Um estudo detalhado das reportagens proibidas em VEJA
durante a ditadura militar expõe a arbitrariedade da censura
CORTES EXPOSTOS |
Os censores da ditadura militar brasileira pareciam saber que seu trabalho era ilegítimo. Esforçavam-se por impedir que o público tomasse conhecimento das restrições impostas à imprensa. Em vários episódios de censura a VEJA, a partir de 1968 e por boa parte da década de 70, a revista tentou evidenciar que sofrera cortes, deixando trechos em branco no meio da página ou substituindo as partes cortadas por esdrúxulas figuras de diabinhos. As autoridades baixavam normas coibindo esses expedientes. Os embates entre censores e jornalistas estão documentados em Veja sob Censura – 1968-1976 (Jaboticaba; 352 páginas; 42 reais), da jornalista e historiadora Maria Fernanda Lopes Almeida.

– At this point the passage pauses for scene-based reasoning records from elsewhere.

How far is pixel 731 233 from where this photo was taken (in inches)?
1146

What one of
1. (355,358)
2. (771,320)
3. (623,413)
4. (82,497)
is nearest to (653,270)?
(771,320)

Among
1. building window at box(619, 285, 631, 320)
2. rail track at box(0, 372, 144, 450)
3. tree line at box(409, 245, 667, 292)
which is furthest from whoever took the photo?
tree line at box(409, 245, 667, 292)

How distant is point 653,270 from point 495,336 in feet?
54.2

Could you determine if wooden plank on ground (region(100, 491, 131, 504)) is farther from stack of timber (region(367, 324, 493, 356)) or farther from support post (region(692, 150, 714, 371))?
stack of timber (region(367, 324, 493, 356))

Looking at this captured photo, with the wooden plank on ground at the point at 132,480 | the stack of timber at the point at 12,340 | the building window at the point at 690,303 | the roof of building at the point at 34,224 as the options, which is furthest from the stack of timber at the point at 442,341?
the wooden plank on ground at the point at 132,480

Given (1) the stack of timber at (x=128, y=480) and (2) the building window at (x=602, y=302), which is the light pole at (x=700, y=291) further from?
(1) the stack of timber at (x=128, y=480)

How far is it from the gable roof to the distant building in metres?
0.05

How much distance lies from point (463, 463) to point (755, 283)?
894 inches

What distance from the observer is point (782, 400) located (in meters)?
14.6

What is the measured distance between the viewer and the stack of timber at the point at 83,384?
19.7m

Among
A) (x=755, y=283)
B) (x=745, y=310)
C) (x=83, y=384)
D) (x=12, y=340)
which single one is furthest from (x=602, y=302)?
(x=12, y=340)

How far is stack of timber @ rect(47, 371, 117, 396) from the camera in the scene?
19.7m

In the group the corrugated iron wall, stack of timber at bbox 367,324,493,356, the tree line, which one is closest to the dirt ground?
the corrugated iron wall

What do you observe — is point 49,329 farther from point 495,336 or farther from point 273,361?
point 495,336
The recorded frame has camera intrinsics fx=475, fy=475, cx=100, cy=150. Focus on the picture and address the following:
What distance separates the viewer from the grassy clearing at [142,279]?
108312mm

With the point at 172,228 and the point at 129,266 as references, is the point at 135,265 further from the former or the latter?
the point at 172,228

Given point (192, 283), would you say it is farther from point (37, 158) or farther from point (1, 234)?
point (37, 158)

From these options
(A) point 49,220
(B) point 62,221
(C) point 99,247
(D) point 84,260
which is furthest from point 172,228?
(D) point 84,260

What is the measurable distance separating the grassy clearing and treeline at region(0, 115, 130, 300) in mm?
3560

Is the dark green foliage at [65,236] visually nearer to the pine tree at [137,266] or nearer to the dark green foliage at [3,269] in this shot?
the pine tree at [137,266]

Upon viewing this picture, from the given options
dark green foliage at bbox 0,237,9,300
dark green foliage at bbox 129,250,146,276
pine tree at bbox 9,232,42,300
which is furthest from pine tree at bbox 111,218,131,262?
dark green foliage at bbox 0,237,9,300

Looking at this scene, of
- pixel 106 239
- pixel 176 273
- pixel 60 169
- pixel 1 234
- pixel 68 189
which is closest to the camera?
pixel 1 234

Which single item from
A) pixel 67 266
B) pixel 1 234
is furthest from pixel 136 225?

O episódio mais emblemático da censura a VEJA se deu em dezembro de 1968, logo depois da promulgação do AI-5. O censor ficou satisfeito em saber que a revista dedicada ao tema não teria título na capa. A imagem, porém, era eloqüente: o presidente Costa e Silva aparecia sentado, sozinho, no Congresso que mandara fechar. O Exército determinou que a revista fosse recolhida das bancas. VEJA sofreu censura prévia – com um censor lendo tudo o que seria publicado – com mais rigor entre 1974 e 1976. Antes disso, o governo ditava listas de temas que não poderiam ser abordados. Para entender o impacto da censura na redação, Maria Fernanda entrevistou jornalistas que trabalharam em VEJA e o presidente da Editora Abril e editor da revista, Roberto Civita. Fez ainda uma extensa pesquisa no Departamento de Documentação da editora, recuperando textos proibidos parcial ou integralmente – o infame carimbo de "vetado" aparece nas laudas em que essas reportagens foram escritas. Dos 138 textos pesquisados por Maria Fernanda, 55 eram sobre política nacional – e 25 diziam respeito à própria censura. Houve textos que, mesmo não sendo proibidos na íntegra, tiveram a publicação inviabilizada pelos cortes drásticos. Foi assim em 1976 com o necrológio da estilista Zuzu Angel, conhecida por sua luta para descobrir o paradeiro do filho preso pela ditadura. Publicou-se apenas o título: "Zuzu Angel (1921-1976)". Até o general ditador do Chile teve declarações podadas. Em uma entrevista de 1974, Augusto Pinochet negava cinicamente a existência de presos políticos em seu país – mas o censor brasileiro não permitiu nenhuma referência ao tema. Veja sob Censura inclui episódios que se diriam cômicos. Na notícia do assassinato do cineasta italiano Pier Paolo Pasolini, em 1975, a expressão "relações orais" foi canetada. O jornalista trocou-a pelo sinônimo "felação", e o censor deixou passar. A burrice, como se vê, é da natureza da censura.